In the first edition there is also a second frontispiece to Book III, designed by Giovanni Battista Rinalducci and executed by Giovanni Battista Ficavazza. This is intended as a graphic illustration of the interconnectedness of scientific disciplines. Fourteen of these are depicted, with theology at the top, accompanied by philosophy, physics, poetry, rhetoric, cosmography, mechanics, perspective, music, natural magic, medicine, astronomy, arithmetic and geography, linked by a golden chain. At the centre of the ring they create sits an emblem of the Mundus Archetypus ('world of archetypes'), containing the all-seeing eye of God, and immediately around it stand representations of Mundus Sidereus ('the world of stars'), Mundus Sublunaris ('the sublunar world') and Microcosmus ('the microcosm'). Weaving between these emblems was a banner bearing the motto 'omnia nodis arcanis connexa quiescunt' ('all things are at rest, connected by secret knots'). This plate was omitted in the second edition but was remade in folio size for the third edition.

The final illustration in the book is of the egg of Columbus standing on its point on a slate and bearing the motto Et nos haec poteramus ("and we have been able to do likewise") - in other words, in producing this work, Kircher had, like Columbus, been able to do something thought to be impossible.

==Later editions==
The second edition was published in 1643, only two years after the first, showing the work's success. It was completely reset, reducing it from around 900 to 800 pages, with every illustration redrawn. Including a number of corrections, it was published in Cologne by Kalckhoven. Kaspar Schott edited the revised third edition of the book (1654), finding and correcting a great many errors in Kircher's original text. It was the first edition in folio format, published in Rome by Blasius Deuersin and Zanobius Masottus.

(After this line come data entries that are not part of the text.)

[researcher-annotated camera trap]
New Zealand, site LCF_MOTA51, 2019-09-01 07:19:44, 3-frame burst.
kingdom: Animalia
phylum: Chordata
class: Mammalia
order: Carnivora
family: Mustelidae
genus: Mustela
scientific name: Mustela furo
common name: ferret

==Magnetism in other works==
Kircher was not the first scholar to write about magnetism. In 1600, William Gilbert published De Magnete ('On the Magnet'), the first modern treatise on magnetism and in 1635, Henry Gellibrand first discovered that magnetic declination changes with time. Among Jesuit scholars, Leonardo Garzoni wrote Trattati della Calamita ('Treatise on the Lodestone') (around 1580) which described the double polarity of magnets. Niccolò Cabeo used Garzoni's manuscript as the basis for his own Philosophia Magnetica. Kircher cited Gilbert, Garzoni and Cabeo in Magnes sive de Arte Magnetica. Magnetism was an important theme in Kircher's 1664 work Mundus Subterraneus as well as his 1667 book Magneticum Naturae Regnum. Many of the magnetic machines lavishly illustrated in the work were later built and displayed in Kircher's museum in Rome.